#### Your assignment
Set down exactly, with nothing added, the lines from the one containing "phylum: Chordata" through the end of the entries.

#### Dataset excerpts
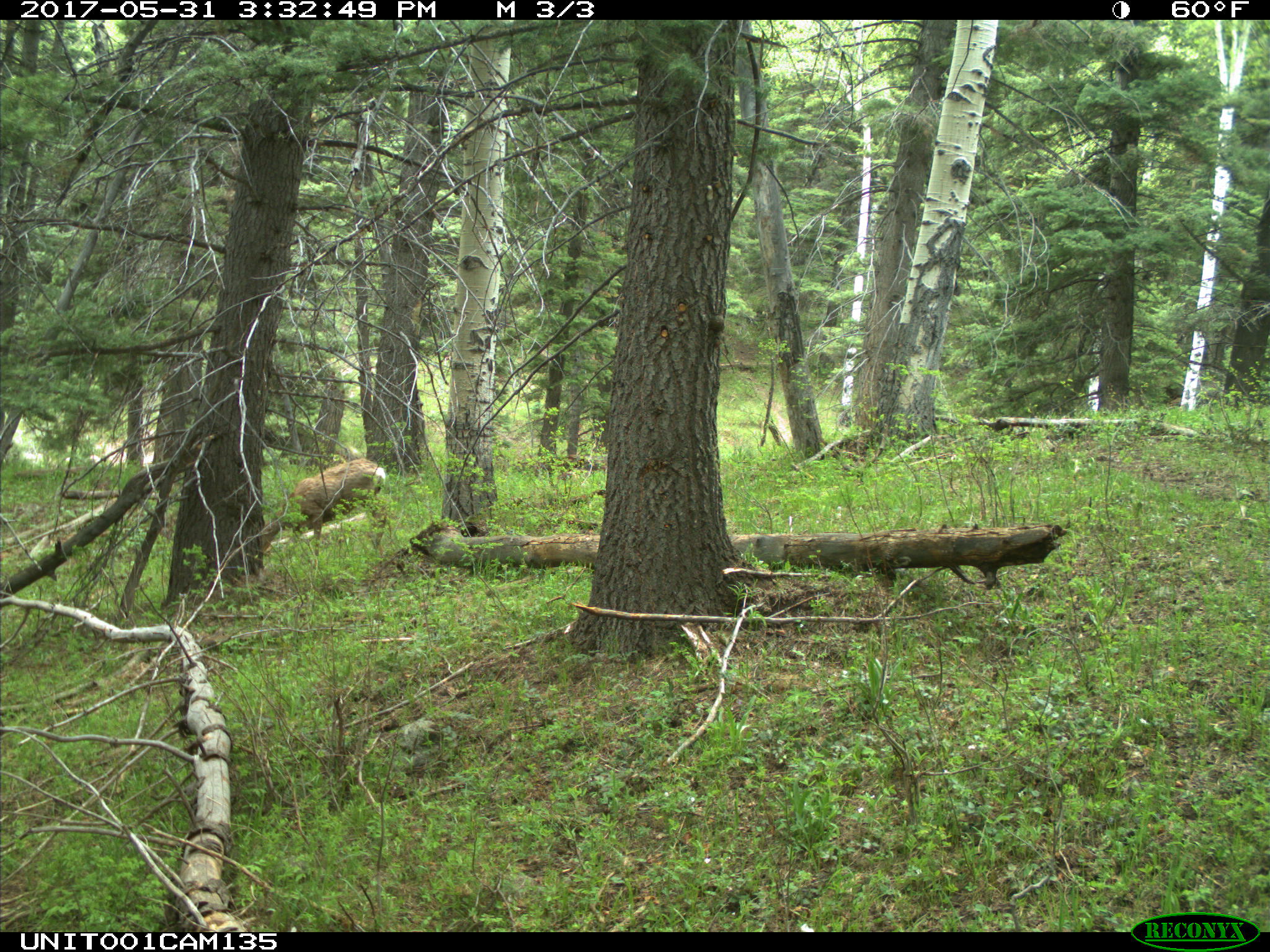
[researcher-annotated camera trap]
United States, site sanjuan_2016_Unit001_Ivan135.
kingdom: Animalia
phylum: Chordata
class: Mammalia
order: Artiodactyla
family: Cervidae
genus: Odocoileus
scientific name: Odocoileus hemionus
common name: mule deer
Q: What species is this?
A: Odocoileus hemionus (mule deer).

#### Written response
phylum: Chordata
class: Mammalia
order: Artiodactyla
family: Cervidae
genus: Odocoileus
scientific name: Odocoileus hemionus
common name: mule deer
Q: What species is this?
A: Odocoileus hemionus (mule deer).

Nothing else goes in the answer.